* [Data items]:
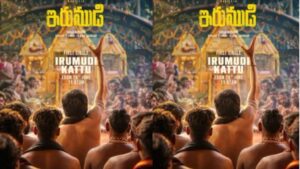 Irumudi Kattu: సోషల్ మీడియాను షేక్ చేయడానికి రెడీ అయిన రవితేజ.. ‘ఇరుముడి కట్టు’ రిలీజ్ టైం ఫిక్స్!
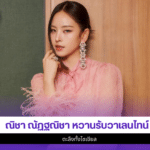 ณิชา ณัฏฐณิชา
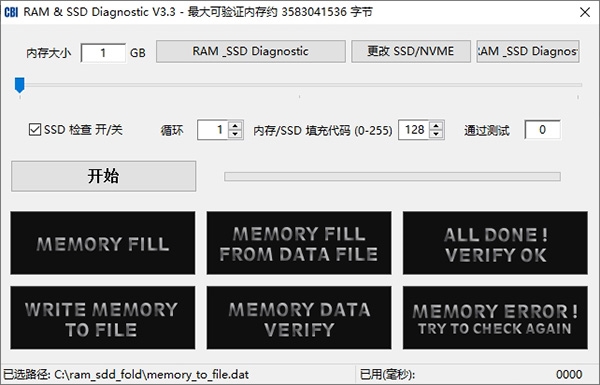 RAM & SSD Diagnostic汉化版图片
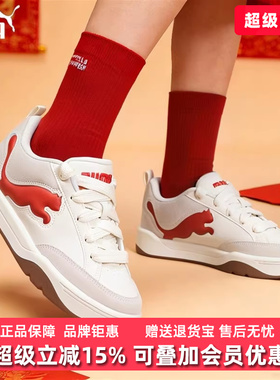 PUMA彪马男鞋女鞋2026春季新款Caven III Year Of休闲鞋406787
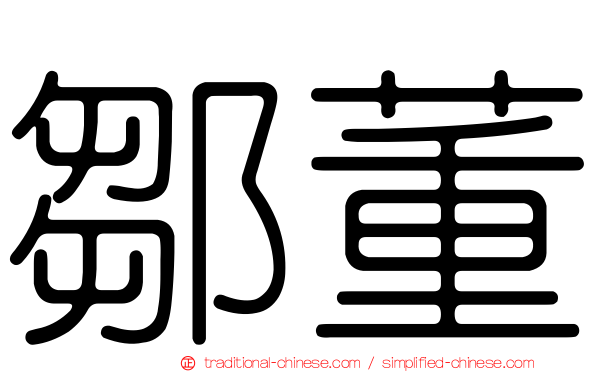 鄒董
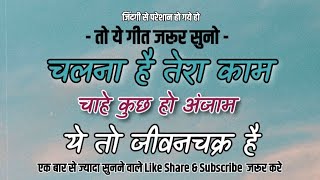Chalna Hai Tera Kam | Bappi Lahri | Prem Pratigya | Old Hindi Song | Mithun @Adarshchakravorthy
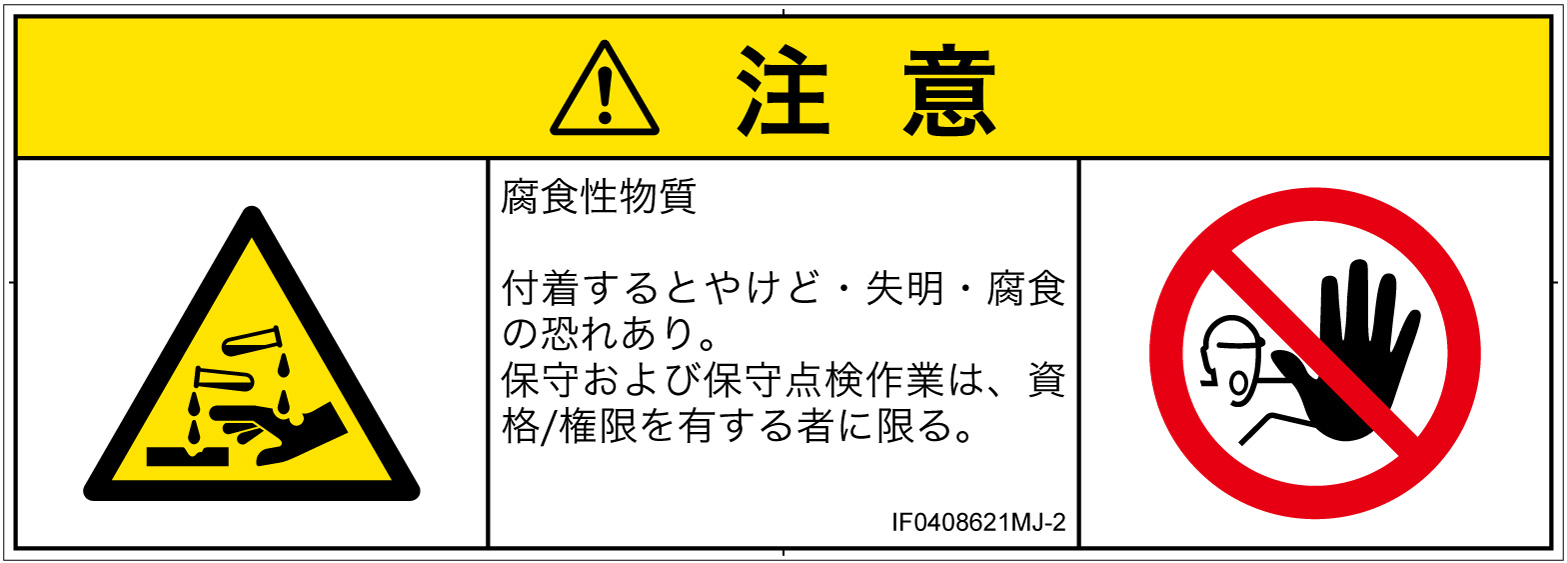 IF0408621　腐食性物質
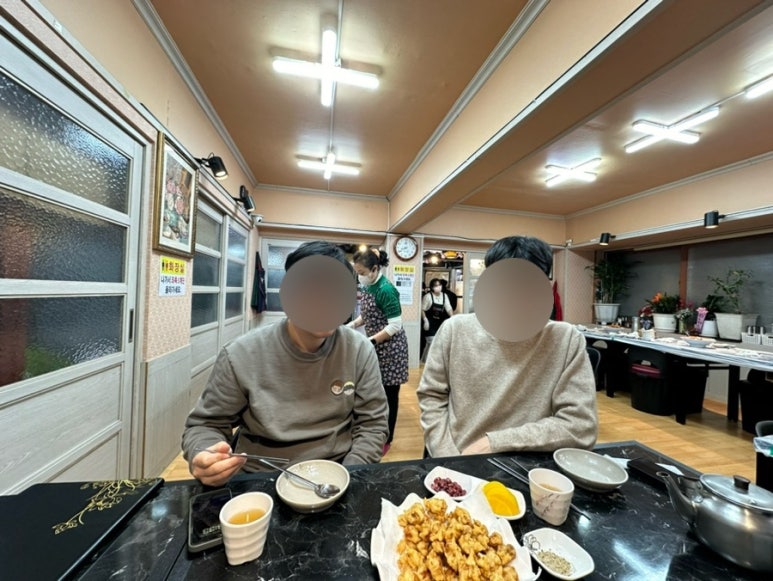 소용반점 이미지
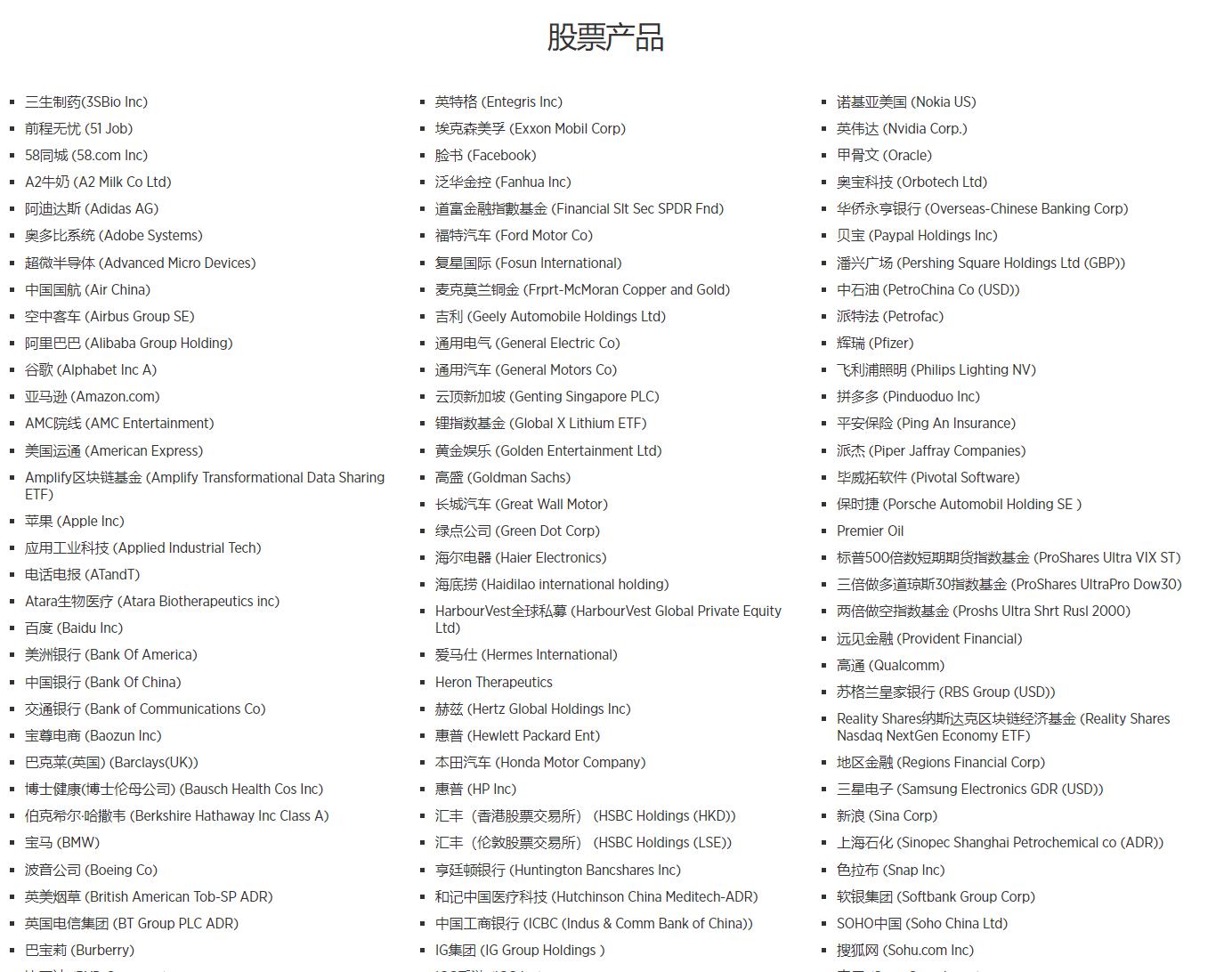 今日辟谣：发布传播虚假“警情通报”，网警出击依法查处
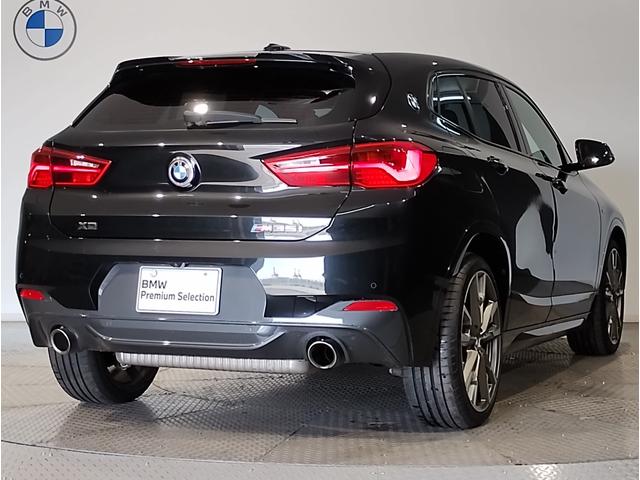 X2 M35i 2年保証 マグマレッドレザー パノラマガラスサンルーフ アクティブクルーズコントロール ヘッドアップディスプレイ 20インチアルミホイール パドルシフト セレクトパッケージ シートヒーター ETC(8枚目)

* [Task prompt]:
Leaving the images out, return every record exactly.

* [Expected answer]:
 Irumudi Kattu: సోషల్ మీడియాను షేక్ చేయడానికి రెడీ అయిన రవితేజ.. ‘ఇరుముడి కట్టు’ రిలీజ్ టైం ఫిక్స్!
 ณิชา ณัฏฐณิชา
 RAM & SSD Diagnostic汉化版图片
 PUMA彪马男鞋女鞋2026春季新款Caven III Year Of休闲鞋406787
 鄒董
Chalna Hai Tera Kam | Bappi Lahri | Prem Pratigya | Old Hindi Song | Mithun @Adarshchakravorthy
 IF0408621　腐食性物質
 소용반점 이미지
 今日辟谣：发布传播虚假“警情通报”，网警出击依法查处
 X2 M35i 2年保証 マグマレッドレザー パノラマガラスサンルーフ アクティブクルーズコントロール ヘッドアップディスプレイ 20インチアルミホイール パドルシフト セレクトパッケージ シートヒーター ETC(8枚目)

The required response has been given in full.